* GOAL OF THE EXERCISE: Your task is to find every line in the records that holds the string "species" and copy it.

== Segment start ==

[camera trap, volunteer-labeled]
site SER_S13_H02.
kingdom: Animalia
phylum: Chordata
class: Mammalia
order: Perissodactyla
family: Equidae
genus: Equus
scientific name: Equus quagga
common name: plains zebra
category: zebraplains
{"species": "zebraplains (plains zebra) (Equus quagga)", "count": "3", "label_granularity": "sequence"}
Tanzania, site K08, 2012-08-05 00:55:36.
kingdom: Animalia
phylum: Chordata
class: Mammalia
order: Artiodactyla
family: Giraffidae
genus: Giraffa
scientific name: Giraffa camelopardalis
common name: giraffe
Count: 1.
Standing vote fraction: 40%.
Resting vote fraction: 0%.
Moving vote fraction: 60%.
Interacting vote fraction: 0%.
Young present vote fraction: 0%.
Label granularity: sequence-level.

== Segment end ==
== Segment start ==

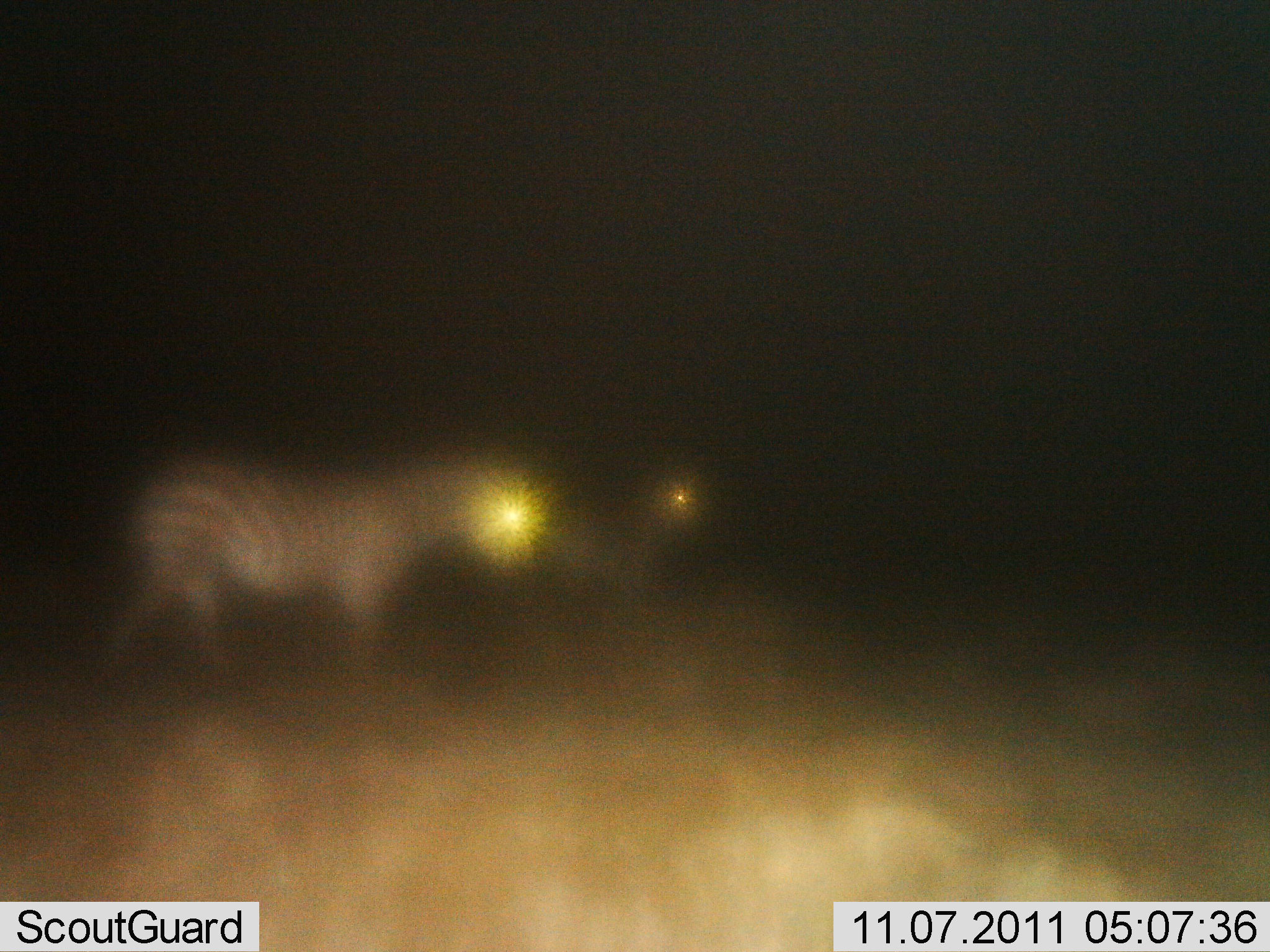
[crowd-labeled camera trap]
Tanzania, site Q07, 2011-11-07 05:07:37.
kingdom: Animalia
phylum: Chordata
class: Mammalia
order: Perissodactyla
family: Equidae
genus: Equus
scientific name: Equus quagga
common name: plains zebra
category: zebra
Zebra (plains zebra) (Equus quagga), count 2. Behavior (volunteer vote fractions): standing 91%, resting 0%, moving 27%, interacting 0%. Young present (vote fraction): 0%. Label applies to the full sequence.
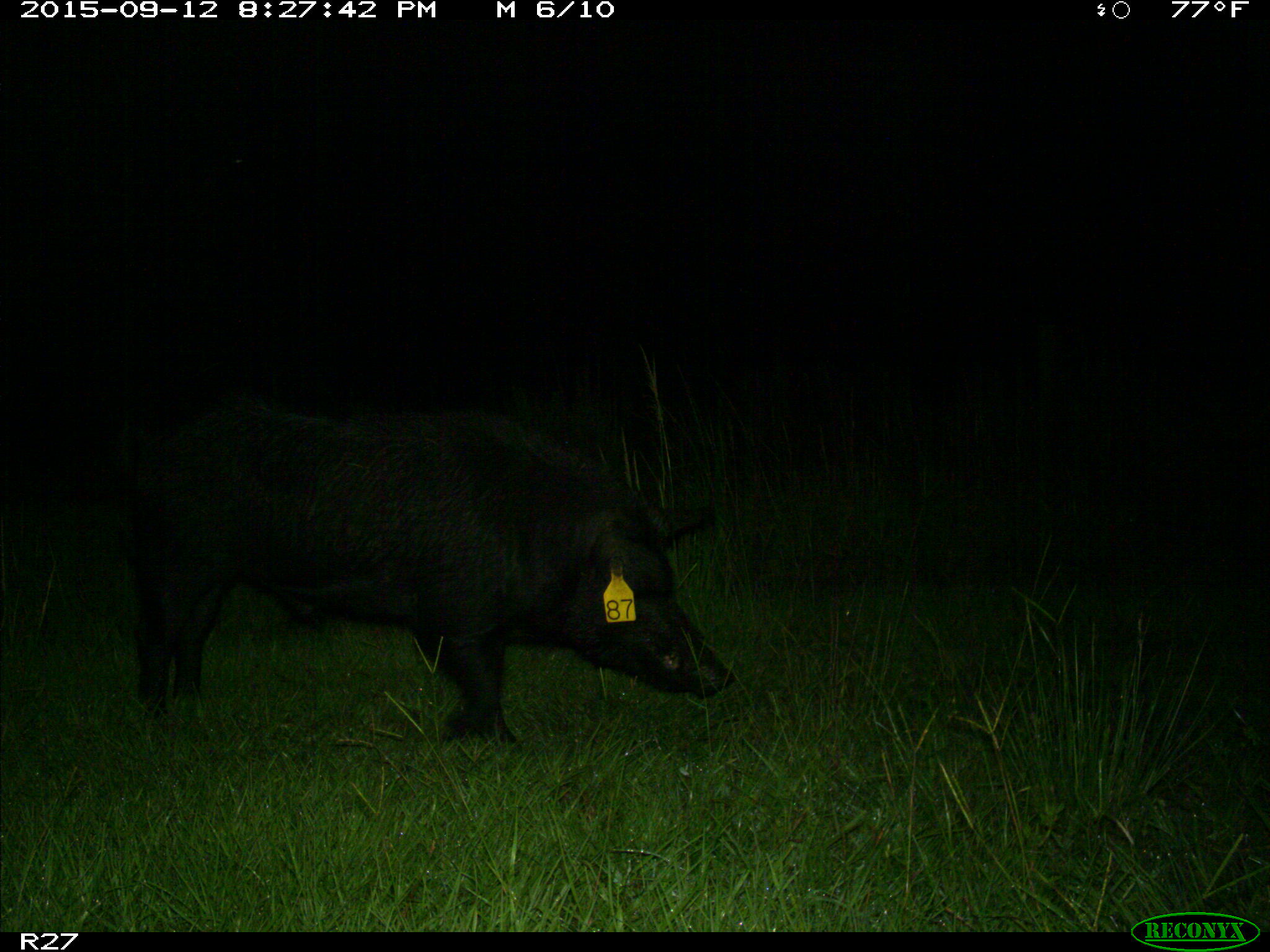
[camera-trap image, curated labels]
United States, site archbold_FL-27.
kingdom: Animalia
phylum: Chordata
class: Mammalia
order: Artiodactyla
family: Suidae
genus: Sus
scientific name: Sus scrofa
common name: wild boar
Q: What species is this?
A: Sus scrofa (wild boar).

== Segment end ==
== Segment start ==

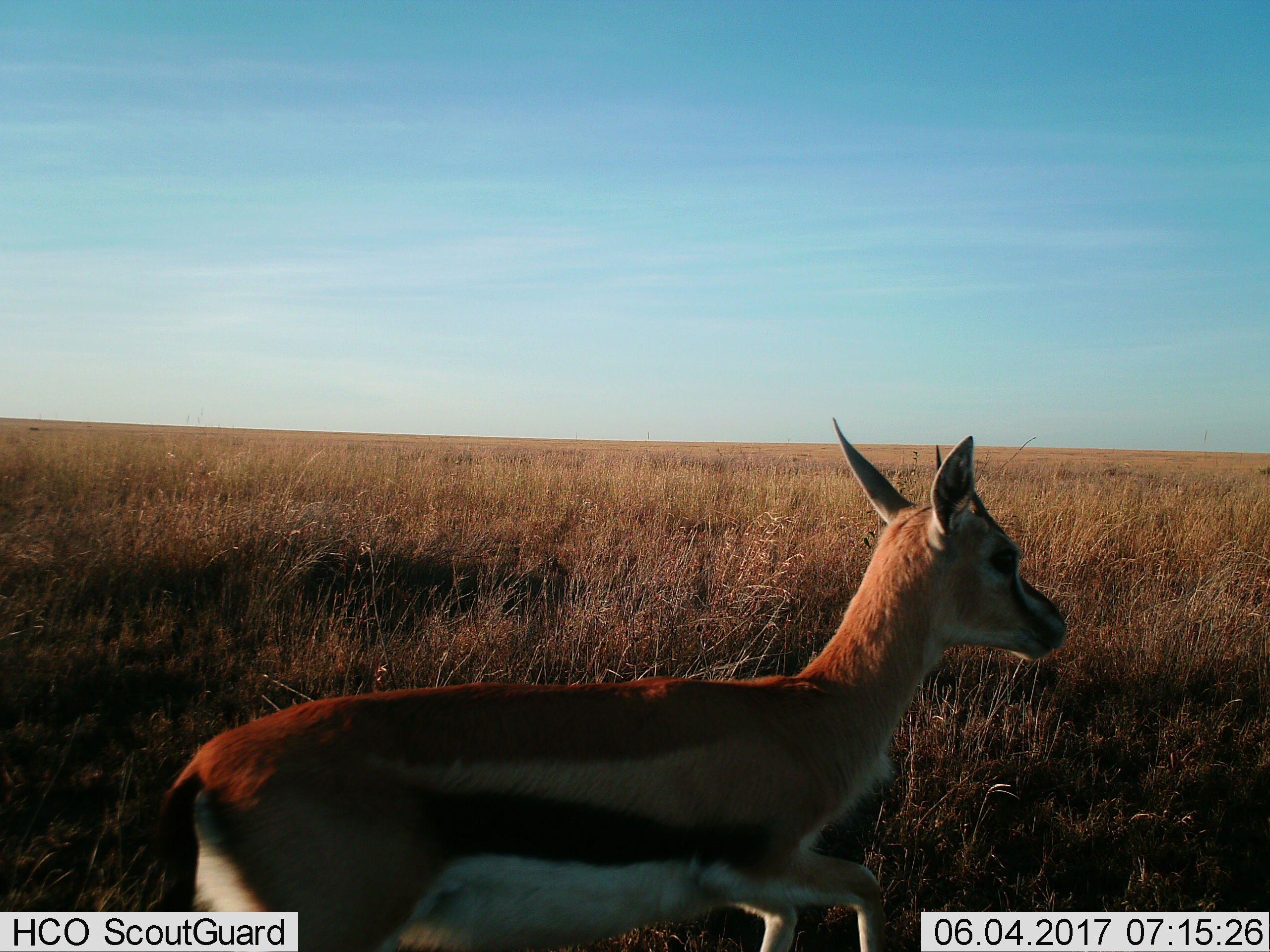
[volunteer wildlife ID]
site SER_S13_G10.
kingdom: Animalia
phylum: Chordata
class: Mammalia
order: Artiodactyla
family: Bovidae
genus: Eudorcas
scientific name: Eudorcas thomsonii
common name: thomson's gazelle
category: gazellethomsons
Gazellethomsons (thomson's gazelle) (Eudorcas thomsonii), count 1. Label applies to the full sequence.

== Segment end ==

* EXERCISE OUTPUT:
{"species": "zebraplains (plains zebra) (Equus quagga)", "count": "3", "label_granularity": "sequence"}
Q: What species is this?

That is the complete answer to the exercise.